Texte à lire -
________________________________________
Dire que le fait social est contraignant, c’est souligner que la société modèle l’individu : celui-ci est un être de culture ; Durkheim reprend à ce propos une notion qui remonte à Aristote : celle du rôle de l’hexis, par laquelle la société infuse dans l’être ses manières d’être et de penser. Il reprend à Thomas d’Aquin le terme par lequel celui-ci traduisait hexis en latin : habitus. Celui-ci installe chez l’homme des habitudes et des réflexes mentaux qui encadrent ses réactions et orientent son action. Les cadres de la vie des groupes ne naissent pas de l’individu ; ils lui sont imposés par la société, mais sans que celui-ci ait conscience d’être conditionné et sans que cela le prive de créativité.
La sociologie de Durkheim est scientifique au sens du positivisme et fait, par exemple, largement appel aux données statistiques. Elle s’attache en même temps aux idées qui sont au cœur de la culture. La discipline qu’il bâtit se définit comme une étude des institutions, c’est-à-dire de l’ensemble « des croyances et des modes de conduite institués par la collectivité » (Durkheim, 1895). La société est « avant tout un ensemble d’idées, de croyances, de sentiments de toutes sortes, qui se réalisent par les individus » (Durkheim, 1924).
Les études comparatives mettent en évidence des faits communs à tous les groupes humains : la prohibition de l’inceste tout autant que l’existence de conduites qui échappent aux règles instituées, comme le suicide et le crime. Les faits sociaux ne reposent pas sur les consciences individuelles, mais influent sur celles-ci : à travers les croyances qu’ils installent en chacun, ils font naître la conviction que la collectivité constitue une entité supérieure ; ils la sacralisent. Une morale qui guide les comportements de chacun et permet le fonctionnement de la collectivité se met en place. Ainsi sont apparues les religions dont le rôle est essentiel.
Les études comparatives mettent également en évidence la diversité et l’évolution des faits sociaux. Aux petites communautés du monde traditionnel s’opposent les sociétés du monde moderne. À la solidarité mécanique des premières (chacun y conduit les mêmes tâches, ce qui crée une unité fusionnelle de groupes qui restent de taille limitée) se substitue l’unité organique des secondes, où la multiplication des spécialisations professionnelles renforce les complémentarités, mais différencie les conditions, fait perdre le sens des règles communes et suscite des comportements anomiques.
Là où l’on voit que la sociologie de Durkheim n’est pas seulement une science positive, mais qu’elle est aussi une philosophie, c’est dans le rôle qu’il lui assigne dans notre monde : restaurer le lien à caractère religieux (d’autres diraient, plus largement, idéologique) sans lequel aucune société ne peut perdurer.
________________________________________
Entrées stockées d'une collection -
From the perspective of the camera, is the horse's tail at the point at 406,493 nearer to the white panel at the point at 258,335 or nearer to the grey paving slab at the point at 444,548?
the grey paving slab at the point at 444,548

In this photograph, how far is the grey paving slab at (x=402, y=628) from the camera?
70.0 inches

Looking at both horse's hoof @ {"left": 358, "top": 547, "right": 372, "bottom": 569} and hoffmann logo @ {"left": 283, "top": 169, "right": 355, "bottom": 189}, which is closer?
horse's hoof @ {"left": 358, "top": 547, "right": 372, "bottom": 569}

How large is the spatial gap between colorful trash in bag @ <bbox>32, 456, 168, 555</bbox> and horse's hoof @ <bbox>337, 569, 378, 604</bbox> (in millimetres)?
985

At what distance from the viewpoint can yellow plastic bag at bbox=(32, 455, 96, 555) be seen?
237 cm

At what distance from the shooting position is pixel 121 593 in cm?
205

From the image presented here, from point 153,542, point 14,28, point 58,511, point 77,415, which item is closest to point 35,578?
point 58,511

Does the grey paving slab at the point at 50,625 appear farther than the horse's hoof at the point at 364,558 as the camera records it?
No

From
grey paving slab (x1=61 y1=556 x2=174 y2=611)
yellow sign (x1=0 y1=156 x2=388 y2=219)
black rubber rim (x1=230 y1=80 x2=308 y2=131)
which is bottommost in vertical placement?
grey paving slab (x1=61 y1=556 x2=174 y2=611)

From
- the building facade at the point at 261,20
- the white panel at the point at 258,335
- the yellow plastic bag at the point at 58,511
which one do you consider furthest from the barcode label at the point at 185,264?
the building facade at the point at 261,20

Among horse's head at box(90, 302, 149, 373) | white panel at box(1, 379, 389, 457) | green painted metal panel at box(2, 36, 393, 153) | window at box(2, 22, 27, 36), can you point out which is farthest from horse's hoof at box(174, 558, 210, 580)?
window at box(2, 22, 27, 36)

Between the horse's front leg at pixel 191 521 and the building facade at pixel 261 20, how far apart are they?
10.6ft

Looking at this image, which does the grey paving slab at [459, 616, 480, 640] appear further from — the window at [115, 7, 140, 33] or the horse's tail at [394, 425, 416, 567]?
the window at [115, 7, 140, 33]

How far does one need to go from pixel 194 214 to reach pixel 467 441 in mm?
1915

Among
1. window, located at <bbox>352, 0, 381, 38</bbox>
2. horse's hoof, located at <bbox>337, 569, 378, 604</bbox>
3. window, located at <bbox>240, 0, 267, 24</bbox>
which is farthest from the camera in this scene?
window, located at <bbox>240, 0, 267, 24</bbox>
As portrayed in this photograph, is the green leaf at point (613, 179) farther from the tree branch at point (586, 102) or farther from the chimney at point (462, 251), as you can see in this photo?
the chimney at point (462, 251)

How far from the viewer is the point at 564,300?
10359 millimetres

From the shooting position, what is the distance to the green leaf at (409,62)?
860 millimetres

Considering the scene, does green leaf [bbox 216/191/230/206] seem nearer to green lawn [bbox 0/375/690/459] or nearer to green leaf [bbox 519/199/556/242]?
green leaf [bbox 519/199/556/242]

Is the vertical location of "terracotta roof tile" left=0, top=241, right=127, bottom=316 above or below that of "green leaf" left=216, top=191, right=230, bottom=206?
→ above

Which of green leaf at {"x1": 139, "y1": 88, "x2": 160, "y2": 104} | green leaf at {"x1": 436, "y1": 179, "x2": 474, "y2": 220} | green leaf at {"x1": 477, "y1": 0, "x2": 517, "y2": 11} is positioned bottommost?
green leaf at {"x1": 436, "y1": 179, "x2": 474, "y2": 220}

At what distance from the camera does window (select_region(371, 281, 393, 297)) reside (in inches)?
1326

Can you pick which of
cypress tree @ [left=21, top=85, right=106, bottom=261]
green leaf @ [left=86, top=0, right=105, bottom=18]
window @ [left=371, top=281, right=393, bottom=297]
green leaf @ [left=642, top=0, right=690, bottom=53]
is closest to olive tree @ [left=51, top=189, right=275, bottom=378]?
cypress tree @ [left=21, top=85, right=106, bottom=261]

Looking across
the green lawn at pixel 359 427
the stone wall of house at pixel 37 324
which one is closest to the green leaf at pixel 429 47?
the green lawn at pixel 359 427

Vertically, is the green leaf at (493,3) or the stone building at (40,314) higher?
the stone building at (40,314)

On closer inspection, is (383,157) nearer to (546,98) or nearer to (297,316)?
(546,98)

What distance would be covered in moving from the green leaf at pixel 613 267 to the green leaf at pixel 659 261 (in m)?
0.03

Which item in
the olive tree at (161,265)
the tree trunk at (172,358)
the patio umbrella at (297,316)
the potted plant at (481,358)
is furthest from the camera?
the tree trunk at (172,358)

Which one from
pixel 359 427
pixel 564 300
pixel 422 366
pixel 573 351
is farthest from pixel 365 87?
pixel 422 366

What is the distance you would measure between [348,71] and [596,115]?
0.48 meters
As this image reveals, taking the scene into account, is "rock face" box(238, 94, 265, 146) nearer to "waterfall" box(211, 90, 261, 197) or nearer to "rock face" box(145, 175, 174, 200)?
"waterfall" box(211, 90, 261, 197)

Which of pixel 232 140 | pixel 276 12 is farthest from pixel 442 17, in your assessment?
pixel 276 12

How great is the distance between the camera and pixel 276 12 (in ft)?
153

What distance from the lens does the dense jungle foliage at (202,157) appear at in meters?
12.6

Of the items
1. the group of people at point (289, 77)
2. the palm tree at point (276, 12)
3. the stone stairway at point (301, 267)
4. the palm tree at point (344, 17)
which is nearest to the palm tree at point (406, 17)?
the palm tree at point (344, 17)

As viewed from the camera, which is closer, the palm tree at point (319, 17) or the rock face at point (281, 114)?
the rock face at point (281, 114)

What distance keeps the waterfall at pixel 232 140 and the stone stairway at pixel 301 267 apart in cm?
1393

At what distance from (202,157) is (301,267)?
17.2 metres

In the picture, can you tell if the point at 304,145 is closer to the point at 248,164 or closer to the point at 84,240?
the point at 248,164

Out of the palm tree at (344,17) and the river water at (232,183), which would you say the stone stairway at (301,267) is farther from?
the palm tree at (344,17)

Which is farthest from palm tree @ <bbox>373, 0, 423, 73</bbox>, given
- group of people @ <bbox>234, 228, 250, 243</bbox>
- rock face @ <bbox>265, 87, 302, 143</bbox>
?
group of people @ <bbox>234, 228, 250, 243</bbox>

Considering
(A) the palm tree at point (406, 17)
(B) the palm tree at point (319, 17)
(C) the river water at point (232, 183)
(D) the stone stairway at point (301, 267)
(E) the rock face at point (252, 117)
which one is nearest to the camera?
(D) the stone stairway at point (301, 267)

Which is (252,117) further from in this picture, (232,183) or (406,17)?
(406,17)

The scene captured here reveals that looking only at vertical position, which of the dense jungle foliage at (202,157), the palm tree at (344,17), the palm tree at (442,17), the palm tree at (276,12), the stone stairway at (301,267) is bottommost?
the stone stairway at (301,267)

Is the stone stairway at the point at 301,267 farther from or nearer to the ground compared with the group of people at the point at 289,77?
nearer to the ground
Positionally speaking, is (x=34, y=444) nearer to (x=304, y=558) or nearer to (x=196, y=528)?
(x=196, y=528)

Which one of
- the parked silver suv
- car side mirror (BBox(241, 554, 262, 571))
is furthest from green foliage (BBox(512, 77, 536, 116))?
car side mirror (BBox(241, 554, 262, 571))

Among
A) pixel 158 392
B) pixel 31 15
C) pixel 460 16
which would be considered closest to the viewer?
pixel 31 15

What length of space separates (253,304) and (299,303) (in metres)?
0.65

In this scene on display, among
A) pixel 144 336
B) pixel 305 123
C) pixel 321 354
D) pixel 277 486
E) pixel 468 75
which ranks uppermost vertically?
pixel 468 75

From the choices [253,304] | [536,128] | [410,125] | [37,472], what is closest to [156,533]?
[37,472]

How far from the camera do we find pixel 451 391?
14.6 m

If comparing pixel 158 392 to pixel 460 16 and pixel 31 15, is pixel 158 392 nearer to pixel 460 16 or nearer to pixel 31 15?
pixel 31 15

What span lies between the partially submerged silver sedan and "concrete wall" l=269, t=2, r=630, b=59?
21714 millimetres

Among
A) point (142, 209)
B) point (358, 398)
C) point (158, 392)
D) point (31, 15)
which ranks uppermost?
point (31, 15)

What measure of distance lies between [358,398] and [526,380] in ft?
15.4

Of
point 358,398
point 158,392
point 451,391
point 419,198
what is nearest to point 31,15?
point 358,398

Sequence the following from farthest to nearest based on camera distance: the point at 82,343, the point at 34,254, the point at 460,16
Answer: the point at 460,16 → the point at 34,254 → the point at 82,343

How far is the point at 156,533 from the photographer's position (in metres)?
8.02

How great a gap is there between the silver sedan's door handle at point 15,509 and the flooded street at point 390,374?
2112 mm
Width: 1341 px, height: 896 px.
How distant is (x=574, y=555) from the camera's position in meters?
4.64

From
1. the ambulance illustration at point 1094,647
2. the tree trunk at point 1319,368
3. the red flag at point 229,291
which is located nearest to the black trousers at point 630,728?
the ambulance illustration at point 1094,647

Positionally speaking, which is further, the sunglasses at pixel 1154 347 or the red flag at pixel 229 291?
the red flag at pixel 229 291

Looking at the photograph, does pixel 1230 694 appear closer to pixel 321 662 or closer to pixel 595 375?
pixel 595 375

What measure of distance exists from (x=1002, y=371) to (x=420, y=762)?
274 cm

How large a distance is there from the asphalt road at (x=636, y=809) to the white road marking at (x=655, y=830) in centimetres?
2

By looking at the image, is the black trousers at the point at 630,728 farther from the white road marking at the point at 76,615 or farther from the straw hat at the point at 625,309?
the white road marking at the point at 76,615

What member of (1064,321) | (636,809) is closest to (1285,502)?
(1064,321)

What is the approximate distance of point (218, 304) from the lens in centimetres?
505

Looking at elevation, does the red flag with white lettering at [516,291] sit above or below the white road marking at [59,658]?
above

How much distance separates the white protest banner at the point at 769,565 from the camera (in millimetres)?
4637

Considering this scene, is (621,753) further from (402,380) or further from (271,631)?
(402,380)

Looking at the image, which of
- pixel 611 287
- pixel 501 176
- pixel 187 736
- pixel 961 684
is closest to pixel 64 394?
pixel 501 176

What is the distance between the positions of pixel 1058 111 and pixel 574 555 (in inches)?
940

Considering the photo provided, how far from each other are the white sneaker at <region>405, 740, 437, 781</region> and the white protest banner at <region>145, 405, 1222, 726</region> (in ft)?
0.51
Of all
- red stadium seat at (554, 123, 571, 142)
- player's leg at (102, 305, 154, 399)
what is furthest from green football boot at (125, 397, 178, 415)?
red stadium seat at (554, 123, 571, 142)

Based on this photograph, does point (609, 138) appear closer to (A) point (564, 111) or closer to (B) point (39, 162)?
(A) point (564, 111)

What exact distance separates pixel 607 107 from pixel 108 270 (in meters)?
________________________________________
Prolongez le texte sur la sociologie de Durkheim en reprenant après sa dernière phrase.

Max Weber ou le dénominateur commun
des sciences sociales empiriques
Dans le courant du XIXe siècle, l’intérêt croissant pour l’homme et la société conduit à la multiplication des disciplines empiriques. L’économie est la seule à développer un corpus théorique, puisqu’elle considère que les décisions prises par les agents économiques sont rationnelles. La géographie cesse d’être une science de cabinet au service de la cartographie et de l’histoire et fait du paysage son objet principal et son document central. L’histoire ne se borne plus à reconstituer l’existence des souverains et de leurs capitaines ; elle se focalise sur le devenir des peuples, des classes et des civilisations. L’ethnographie et les études folkloriques s’attachent aux peuples premiers et aux milieux populaires des sociétés traditionnelles. Les sciences politiques se dessinent aux alentours de 1900.
Chaque discipline met au point des approches adaptées aux sources documentaires dont elle dispose. Celles qui travaillent sur le monde contemporain multiplient les enquêtes, à la façon de celles qu’imagine Frédéric Le Play (1879 ; Kalaora et Savoye, 1989) ; pour connaître les conditions de vie des ouvriers européens, il s’appuie sur des questionnaires qui font concrètement connaître leur habitat, leurs modes de vie et leur travail dans des régions sélectionnées d’un bout à l’autre du continent. Pour comprendre leur sort, il faut en effet connaître le lieu où ils vivent, ce qu’ils sont et leurs activités – place, folk and work, traduit Patrick Geddes, qui reprend à son compte la méthode en Grande-Bretagne.
Dans les États qui se modernisent, l’administration recueille de plus en plus de données sur les populations, les activités productives, les équipements de transports et la circulation, la santé, la vie religieuse et les loisirs. La statistique offre ainsi des milliers d’informations sur les faits sociaux. Les techniques mises en œuvre pour les interpréter et pour les représenter (celles de la cartographie thématique en particulier – Palsky, 1996) progressent rapidement. Aux enquêtes directes s’ajoutent les informations que recueillent et publient les États modernes. Grâce aux outils fournis par la statistique mathématique, Adolphe Quételet (1835) apprend à en tirer la connaissance de l’homme moyen et propose, sur cette base, la construction d’une physique sociale.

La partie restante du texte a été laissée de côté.